Uncomfortable's Advice from /r/ArtFundamentals

Form Intersections Question

https://www.reddit.com/r/ArtFundamentals/comments/qu6dbw/form_intersections_question/

2021-11-15 02:57

zigzagbridge

It is starting to make so much sense to me why form intersections are introduced at the end of Lesson 2. I've done nothing but think about them ever since. I think I even dream about them.

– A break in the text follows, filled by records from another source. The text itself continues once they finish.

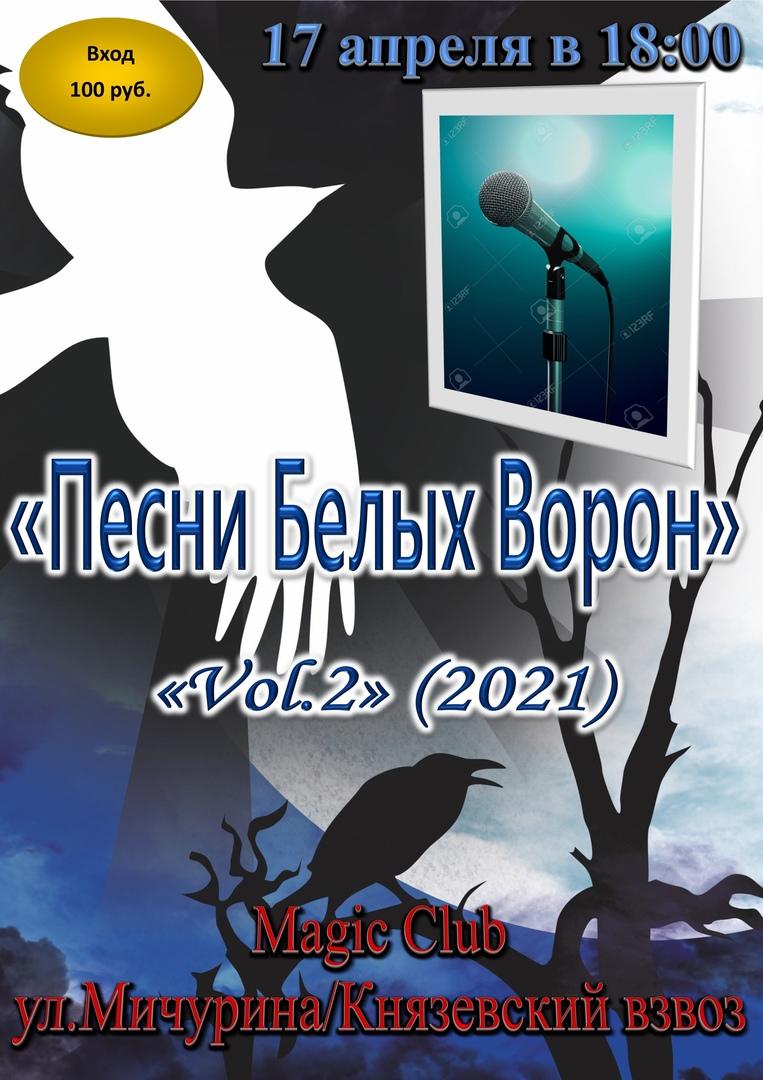 Афиша Саратов 17/04 - «Песни Белых Ворон» 2021. VOL.2
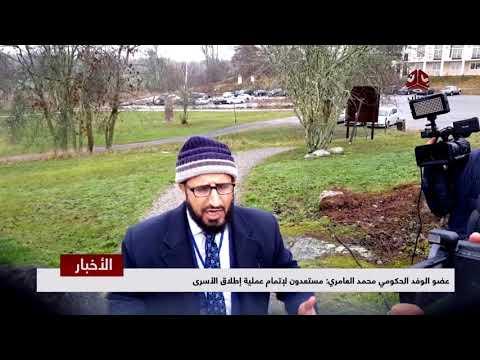 عضو الوفد الحكومي محمد العامري : مستعدون لإتمام عملية إطلاق الأسرى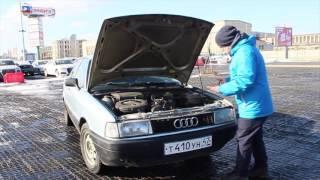 Как Я Купил Audi 80 За 100000 Рублей! Старт Проекта Авто На Каждый День. 1 Серия.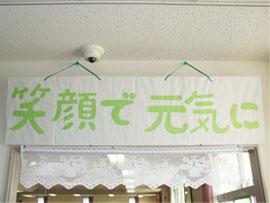 haguro_gaiyou_11.jpg
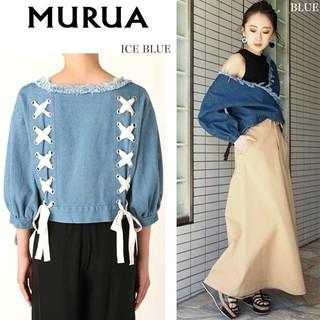 ムルーア(MURUA)のMURUA デニムジャケット(Gジャン/デニムジャケット)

I'm stuck on this, though: When forms intersect, does the shape of the intersection follow the form that is doing the absorbing, or does it follow the form that is being absorbed? I feel like I should be able to just look and see this for myself, but for some reason, I just can't get it.

Uncomfortable

2021-11-15 18:32

A better way to think about the intersections (and this really isn't any easier to wrap one's head around, to be honest - it still is one of those things that settles in as we continue to work through the course, learning to manipulate forms in 3D space through constructional drawing exercises and such) is to think of them as existing on the surface of both forms simultaneously.

This is the approach we try using in the written material, which was updated much more recently than the video, by a matter of years. This is something I'm working to fix by overhauling all the video content, but for now this is definitely one of those areas where the approach between text/video are quite different. Either way, they're still trying to make sense of that which is inherently a difficult thing to put to words.

Another way to think about it, which is fairly similar to the "line that runs along the surface of both forms simultaneously" concept is to think of it as though you're taking two forms, passing them through one another, then welding them together. The intersection line is the path you'd follow with your welding torch, to bind them together.

zigzagbridge

2021-11-15 19:45

Thank you. I don't know why I can't get my mind around this. It feels clearer than it did when I first encountered it in Lesson 2, but it's still pretty confusing to me. The welding example helps, I think. I'll roll that one around in my brain for awhile.

Thank you times a gazillion for this course! What an awesome thing you've done! I'm more grateful than I can even begin to say.